Projet de prison en Loire sud : quand l’égoïsme territorial prend le pas sur l’intérêt général

Communiqué de presse commun de Mme Ramona GONZALEZ-GRAIL, Maire de La Talaudière, et de MM. Jean-Claude TISSOT, Sénateur de la Loire, Régis JUANICO, Député de la Loire et François ROCHEBLOINE, Député honoraire de la Loire, relatif aux récentes annonces concernant l’abandon d’un projet de nouvel établissement pénitentiaire en Loire sud.

Photo France 3 Loire

Alors que le projet de construction d’un nouvel établissement pénitentiaire en Loire sud, pourtant réclamé et attendu de longue date, vient d’être abandonné, nous déplorons l’absence de continuité républicaine dans la parole de l’Etat.

Sans doute le malaise est-il suffisamment grand pour que les élus mobilisés sur le sujet doivent se contenter de lire la presse pour demeurer informés. Cette méthode du fait accompli témoigne du peu de respect accordé par la Garde des Sceaux aux élus du territoire.

Contrairement à ce que certains affirment, un projet de nouvel établissement pénitentiaire en Loire sud avait bien été non seulement acté, mais également budgétisé, pour un montant total de plus de 70 millions d’euros.

D’aucuns peuvent s’interroger sur la pertinence du site de Saint-Bonnet-les-Oules. En revanche, l’ensemble des acteurs du monde pénitentiaire s’accorde sur le fait que l’état de la prison de La Talaudière rend aujourd’hui la situation inacceptable : un établissement vétuste, de plus de 50 ans, surpeuplé (140% d’occupation), et grandement insalubre, dans la mesure où il n’offre plus des conditions de travail satisfaisantes pour le personnel ni des conditions de détention décentes pour les prisonniers.

A l’heure où nous écrivons ces lignes, rien ne semble rendre l’hypothèse d’une rénovation complète crédible.

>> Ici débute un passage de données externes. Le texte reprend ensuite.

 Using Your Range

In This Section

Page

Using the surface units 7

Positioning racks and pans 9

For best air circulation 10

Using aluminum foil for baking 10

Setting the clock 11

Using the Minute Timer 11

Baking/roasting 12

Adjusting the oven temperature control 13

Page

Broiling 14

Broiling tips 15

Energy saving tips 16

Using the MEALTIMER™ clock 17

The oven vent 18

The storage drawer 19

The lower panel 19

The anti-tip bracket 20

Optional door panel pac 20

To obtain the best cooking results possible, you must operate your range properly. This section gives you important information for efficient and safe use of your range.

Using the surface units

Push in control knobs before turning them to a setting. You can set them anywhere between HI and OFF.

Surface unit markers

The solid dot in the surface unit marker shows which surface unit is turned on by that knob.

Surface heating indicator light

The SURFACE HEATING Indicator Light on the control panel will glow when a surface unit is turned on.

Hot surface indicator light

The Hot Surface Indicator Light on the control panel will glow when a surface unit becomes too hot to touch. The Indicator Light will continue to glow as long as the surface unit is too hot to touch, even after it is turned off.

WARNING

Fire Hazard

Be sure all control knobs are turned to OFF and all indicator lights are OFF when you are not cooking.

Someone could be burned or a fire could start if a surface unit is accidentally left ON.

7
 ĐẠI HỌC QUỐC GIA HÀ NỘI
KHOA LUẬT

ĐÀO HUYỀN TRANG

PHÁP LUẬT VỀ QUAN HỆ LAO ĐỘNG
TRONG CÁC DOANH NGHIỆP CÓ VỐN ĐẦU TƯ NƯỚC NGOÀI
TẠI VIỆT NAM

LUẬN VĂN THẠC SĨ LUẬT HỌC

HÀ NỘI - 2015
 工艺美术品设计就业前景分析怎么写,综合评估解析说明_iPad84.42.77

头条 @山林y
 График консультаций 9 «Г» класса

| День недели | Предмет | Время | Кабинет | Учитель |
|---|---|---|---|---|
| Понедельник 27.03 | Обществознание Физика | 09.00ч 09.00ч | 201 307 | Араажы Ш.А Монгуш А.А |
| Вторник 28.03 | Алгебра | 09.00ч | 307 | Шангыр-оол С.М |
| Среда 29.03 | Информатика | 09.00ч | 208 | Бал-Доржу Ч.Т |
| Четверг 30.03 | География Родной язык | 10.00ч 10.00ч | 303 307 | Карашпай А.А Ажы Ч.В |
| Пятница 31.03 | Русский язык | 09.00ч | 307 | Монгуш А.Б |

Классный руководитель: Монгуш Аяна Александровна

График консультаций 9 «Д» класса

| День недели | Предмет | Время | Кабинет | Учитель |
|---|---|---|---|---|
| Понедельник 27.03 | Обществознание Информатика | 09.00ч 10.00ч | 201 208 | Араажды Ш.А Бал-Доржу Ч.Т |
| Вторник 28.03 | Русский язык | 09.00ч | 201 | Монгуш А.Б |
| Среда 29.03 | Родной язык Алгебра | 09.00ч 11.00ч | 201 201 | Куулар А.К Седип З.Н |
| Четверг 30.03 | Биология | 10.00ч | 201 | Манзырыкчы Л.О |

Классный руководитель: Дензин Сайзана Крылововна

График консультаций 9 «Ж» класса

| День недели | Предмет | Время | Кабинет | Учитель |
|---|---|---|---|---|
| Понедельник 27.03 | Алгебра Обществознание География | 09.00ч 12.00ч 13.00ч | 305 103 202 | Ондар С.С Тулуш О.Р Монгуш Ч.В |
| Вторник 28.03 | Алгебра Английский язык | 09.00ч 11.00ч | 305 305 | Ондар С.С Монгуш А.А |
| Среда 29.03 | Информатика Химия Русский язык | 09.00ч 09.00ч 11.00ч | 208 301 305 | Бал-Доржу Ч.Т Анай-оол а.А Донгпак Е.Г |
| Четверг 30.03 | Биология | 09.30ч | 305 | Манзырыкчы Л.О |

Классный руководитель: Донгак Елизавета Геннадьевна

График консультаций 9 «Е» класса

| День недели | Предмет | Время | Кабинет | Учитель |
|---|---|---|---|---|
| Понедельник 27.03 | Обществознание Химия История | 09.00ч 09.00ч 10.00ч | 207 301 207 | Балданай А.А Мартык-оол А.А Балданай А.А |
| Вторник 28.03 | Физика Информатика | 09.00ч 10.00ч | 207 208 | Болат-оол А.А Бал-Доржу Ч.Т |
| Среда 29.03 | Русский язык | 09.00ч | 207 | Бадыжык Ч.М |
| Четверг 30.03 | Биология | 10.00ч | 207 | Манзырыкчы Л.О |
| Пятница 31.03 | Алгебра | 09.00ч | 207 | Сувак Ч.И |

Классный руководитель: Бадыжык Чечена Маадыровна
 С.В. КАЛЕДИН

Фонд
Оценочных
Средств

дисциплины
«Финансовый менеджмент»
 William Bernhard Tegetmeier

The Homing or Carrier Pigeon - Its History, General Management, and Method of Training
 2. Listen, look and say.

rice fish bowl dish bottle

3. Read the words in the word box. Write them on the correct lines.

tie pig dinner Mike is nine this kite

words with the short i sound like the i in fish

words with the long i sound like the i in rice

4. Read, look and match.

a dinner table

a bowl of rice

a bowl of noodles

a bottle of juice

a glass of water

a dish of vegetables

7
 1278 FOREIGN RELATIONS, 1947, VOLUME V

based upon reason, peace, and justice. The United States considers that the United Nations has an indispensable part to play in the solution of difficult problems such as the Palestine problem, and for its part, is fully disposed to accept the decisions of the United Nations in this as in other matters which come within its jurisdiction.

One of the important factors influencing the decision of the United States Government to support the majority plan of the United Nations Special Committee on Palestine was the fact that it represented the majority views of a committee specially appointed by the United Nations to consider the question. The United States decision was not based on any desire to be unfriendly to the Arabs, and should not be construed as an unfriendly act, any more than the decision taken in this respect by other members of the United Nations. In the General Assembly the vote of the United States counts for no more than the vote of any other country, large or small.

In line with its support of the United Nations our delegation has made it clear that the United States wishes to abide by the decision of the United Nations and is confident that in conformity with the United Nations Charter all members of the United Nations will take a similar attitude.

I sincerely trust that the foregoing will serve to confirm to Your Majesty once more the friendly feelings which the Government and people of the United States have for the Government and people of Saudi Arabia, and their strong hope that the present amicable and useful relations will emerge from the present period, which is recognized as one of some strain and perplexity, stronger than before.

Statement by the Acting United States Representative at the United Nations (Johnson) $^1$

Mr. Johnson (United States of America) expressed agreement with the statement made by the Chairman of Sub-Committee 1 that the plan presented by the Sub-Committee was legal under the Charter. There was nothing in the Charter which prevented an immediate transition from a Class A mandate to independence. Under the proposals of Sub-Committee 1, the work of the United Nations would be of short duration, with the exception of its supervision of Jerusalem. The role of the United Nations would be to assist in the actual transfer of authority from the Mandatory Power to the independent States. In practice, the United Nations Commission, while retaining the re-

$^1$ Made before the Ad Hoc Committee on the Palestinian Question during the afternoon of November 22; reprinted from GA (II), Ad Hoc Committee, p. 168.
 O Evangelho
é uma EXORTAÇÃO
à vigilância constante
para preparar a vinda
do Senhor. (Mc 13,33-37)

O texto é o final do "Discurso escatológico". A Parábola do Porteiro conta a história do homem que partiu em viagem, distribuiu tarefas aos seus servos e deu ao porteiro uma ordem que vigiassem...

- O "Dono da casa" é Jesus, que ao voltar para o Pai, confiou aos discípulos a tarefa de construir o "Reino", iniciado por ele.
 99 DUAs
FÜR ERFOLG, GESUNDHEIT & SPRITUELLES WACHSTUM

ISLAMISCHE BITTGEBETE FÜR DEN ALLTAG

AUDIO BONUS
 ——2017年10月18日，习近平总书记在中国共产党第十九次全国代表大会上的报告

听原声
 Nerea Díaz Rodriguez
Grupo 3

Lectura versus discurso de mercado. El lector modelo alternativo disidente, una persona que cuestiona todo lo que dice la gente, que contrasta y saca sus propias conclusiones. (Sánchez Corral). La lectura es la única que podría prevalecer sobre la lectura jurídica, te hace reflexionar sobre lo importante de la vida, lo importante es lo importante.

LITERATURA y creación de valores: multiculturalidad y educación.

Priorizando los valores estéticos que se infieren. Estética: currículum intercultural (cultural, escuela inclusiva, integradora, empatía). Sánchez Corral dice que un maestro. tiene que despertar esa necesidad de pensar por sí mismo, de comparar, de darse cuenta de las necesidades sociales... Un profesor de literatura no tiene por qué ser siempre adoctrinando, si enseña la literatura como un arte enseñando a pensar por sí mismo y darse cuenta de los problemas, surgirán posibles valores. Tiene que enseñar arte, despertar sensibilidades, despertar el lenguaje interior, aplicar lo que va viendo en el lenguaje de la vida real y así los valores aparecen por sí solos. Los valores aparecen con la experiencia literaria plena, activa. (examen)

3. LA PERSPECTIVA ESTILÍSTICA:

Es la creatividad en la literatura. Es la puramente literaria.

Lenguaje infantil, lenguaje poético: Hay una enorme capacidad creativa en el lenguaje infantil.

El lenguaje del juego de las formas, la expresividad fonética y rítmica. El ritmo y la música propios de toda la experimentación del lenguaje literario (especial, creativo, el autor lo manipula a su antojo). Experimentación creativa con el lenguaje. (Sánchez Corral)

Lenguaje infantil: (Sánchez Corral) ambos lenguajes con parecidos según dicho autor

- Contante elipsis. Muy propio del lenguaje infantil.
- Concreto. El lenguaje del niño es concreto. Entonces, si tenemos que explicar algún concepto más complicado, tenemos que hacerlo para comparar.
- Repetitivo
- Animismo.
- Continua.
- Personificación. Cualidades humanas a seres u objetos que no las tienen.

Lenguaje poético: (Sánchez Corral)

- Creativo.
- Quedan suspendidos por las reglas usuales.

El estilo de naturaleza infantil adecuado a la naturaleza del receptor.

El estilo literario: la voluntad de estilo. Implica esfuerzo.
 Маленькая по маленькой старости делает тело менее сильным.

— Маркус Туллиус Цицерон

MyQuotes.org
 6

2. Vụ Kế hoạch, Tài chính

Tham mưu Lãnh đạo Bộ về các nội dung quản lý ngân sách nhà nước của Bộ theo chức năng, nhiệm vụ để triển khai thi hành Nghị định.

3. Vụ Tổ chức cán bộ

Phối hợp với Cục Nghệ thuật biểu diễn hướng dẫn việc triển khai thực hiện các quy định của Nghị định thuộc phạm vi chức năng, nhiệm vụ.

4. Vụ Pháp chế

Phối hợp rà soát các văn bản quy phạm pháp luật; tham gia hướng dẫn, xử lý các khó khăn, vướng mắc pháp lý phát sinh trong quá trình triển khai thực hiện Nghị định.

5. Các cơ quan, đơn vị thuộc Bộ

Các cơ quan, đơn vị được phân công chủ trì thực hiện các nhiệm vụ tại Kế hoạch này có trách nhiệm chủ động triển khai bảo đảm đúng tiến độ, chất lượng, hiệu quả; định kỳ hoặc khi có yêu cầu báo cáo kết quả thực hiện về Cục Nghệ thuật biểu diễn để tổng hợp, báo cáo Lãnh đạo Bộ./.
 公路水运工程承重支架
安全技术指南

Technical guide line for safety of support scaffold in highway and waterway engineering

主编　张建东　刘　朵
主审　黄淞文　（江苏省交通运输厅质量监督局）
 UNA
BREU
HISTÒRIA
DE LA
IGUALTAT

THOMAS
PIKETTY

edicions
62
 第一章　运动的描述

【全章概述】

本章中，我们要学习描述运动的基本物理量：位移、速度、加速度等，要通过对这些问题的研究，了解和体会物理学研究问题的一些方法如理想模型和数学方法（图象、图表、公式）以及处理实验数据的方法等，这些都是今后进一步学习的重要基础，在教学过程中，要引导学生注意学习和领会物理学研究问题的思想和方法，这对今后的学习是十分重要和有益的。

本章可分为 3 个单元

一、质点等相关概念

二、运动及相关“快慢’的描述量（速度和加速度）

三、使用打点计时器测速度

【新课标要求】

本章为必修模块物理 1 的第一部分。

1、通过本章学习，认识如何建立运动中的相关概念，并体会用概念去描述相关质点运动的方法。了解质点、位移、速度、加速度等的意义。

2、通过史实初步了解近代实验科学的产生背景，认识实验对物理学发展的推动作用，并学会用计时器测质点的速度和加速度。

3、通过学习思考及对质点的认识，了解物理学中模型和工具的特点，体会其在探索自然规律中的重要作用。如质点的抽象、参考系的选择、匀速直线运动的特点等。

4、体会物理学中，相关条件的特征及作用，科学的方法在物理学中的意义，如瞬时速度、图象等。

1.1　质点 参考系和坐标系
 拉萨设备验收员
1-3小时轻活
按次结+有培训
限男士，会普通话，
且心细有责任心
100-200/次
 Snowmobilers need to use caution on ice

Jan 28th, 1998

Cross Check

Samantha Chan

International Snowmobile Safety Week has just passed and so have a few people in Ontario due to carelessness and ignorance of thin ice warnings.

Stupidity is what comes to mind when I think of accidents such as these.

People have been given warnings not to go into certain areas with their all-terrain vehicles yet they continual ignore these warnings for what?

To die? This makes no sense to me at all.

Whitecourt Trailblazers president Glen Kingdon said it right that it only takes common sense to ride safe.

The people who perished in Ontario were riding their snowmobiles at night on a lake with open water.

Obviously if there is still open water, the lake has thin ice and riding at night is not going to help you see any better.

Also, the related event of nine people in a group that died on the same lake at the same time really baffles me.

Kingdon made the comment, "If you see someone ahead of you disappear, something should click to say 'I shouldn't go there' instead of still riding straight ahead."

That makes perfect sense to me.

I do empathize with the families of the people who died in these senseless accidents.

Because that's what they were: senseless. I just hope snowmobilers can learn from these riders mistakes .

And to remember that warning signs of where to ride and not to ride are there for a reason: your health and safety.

Au-delà de l’absence totale de chiffrage, alors qu’une réhabilitation d’envergure pour moderniser l’établissement sera sans doute extrêmement coûteuse, nul n’est en capacité de dire aujourd’hui où seraient déplacés les détenus et comment seraient redéployés les personnels exerçant à la Talaudière pendant la durée des travaux.

Quand bien même elle aurait lieu, cette réhabilitation complète ne changera en rien les problématiques liées à l’emplacement même de l’établissement talaudiérois, à proximité immédiate d’habitations, alors que les nouvelles prisons sont désormais parfaitement intégrées à leur environnement, avec des nuisances fortement réduites, comme en témoigne celle de Roanne.
La justice du XXIème siècle mérite mieux que des emplâtres sur une jambe de bois.